Change Racing broke through for its first victory with Jeroen Mul and Corey Lewis in the No. 16 Lamborghini Huracán GT3 at VIRginia International Raceway, marking the second consecutive year that the winning GTD car at VIR featured the Lamborghini bull emblem on its nose.

What’s on tap for both of these manufacturers in 2018? It’s been reported elsewhere that the Land team is planning a full-season WeatherTech Championship entry for Audi. Is that indeed in the cards? Are there more where that came from?

What will Lamborghini’s lineup look like next year? And, will either or both challenge for race victories and the championship?

10. What about Porsche and BMW in GTD?

Porsche closed out the 2017 season with four 911 GT3 R race cars on the grid at Motul Petit Le Mans, which was the largest amount of entries for any manufacturer in the class. BMW, meanwhile, had one GTD car, the No. 96 Turner Motorsport BMW M6 GT3.

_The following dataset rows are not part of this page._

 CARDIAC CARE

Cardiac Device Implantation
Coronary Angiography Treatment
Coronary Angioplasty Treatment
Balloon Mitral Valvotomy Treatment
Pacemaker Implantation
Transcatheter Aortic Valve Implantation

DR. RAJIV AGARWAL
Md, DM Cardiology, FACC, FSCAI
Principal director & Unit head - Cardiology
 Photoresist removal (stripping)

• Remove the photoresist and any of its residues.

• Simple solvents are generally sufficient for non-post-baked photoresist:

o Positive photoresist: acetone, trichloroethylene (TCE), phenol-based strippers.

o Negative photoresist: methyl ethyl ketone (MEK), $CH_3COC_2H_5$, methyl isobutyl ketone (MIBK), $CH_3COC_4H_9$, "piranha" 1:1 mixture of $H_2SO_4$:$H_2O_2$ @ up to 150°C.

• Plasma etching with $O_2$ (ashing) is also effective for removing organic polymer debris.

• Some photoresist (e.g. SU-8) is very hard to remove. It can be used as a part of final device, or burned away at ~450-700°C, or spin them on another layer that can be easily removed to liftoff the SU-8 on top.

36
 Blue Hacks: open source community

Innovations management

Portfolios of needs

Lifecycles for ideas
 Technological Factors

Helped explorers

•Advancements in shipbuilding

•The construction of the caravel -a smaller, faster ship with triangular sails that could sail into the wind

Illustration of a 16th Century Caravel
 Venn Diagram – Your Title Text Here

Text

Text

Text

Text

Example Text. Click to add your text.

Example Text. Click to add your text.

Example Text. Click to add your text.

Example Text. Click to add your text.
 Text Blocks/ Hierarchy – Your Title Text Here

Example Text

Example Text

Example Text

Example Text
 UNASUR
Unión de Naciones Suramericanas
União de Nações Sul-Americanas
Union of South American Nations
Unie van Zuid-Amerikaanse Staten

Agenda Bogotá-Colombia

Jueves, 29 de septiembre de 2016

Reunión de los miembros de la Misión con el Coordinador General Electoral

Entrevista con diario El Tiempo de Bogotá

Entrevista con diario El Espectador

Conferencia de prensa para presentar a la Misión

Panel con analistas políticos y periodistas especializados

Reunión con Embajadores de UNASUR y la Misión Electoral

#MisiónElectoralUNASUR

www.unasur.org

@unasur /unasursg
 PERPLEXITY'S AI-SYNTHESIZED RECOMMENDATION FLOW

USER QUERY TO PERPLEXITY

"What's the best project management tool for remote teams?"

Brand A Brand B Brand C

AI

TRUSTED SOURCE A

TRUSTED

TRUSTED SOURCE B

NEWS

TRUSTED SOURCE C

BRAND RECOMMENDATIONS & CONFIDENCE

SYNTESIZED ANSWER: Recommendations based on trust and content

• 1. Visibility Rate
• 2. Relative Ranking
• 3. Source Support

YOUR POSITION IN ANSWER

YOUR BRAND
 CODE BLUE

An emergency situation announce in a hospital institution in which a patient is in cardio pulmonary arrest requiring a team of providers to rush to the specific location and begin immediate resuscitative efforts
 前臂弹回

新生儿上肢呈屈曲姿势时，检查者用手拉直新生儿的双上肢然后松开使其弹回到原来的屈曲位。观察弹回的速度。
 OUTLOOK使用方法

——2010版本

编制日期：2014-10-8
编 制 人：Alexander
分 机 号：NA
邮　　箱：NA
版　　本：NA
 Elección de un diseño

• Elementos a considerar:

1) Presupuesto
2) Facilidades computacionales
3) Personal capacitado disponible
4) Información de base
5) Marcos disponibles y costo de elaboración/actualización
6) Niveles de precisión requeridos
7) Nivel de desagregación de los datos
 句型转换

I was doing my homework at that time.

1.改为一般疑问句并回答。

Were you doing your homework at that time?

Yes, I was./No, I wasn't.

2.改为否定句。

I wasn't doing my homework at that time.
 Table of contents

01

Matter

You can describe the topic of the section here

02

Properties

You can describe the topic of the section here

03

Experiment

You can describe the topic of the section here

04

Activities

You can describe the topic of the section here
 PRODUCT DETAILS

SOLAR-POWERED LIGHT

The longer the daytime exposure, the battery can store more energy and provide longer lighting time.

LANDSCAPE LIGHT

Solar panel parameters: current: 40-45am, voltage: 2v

Both manufacturers enjoyed success throughout the season. Porsche won twice – the Rolex 24 At Daytona with the No. 28 Alegra Motorsports team and drivers Daniel Morad, Michael Christensen, Jesse Lazare and the father-son duo of Carlos and Michael de Quesada; and the Northeast Grand Prix at Lime Rock with Patrick Lindsey and Joerg Bergmeister in the No. 73 Park Place Motorsports entry.

BMW had one win with the No. 96 machine and co-drivers Jesse Krohn and Jens Klingmann in the Continental Tire Road Race Showcase at Road America in August.

So, what’s going to happen next year? We mentioned earlier the introduction of the new M8 for the GTLM class. Does that have any short- or long-term correlation in GTD? Will there be one or more entries from Turner Motorsport in 2018? There’s always Porsches on the GTD grid, the question for next year is how many?


We’d love to hear your predictions on the answers to these questions on Twitter and Facebook. Use the hashtag #IMSA2018GT to share your thoughts.

As was the case with our 10 questions from the Prototype class last week, the answers will come anywhere between the next few days and the end of the 2018 season. It will be fascinating to watch it all play out.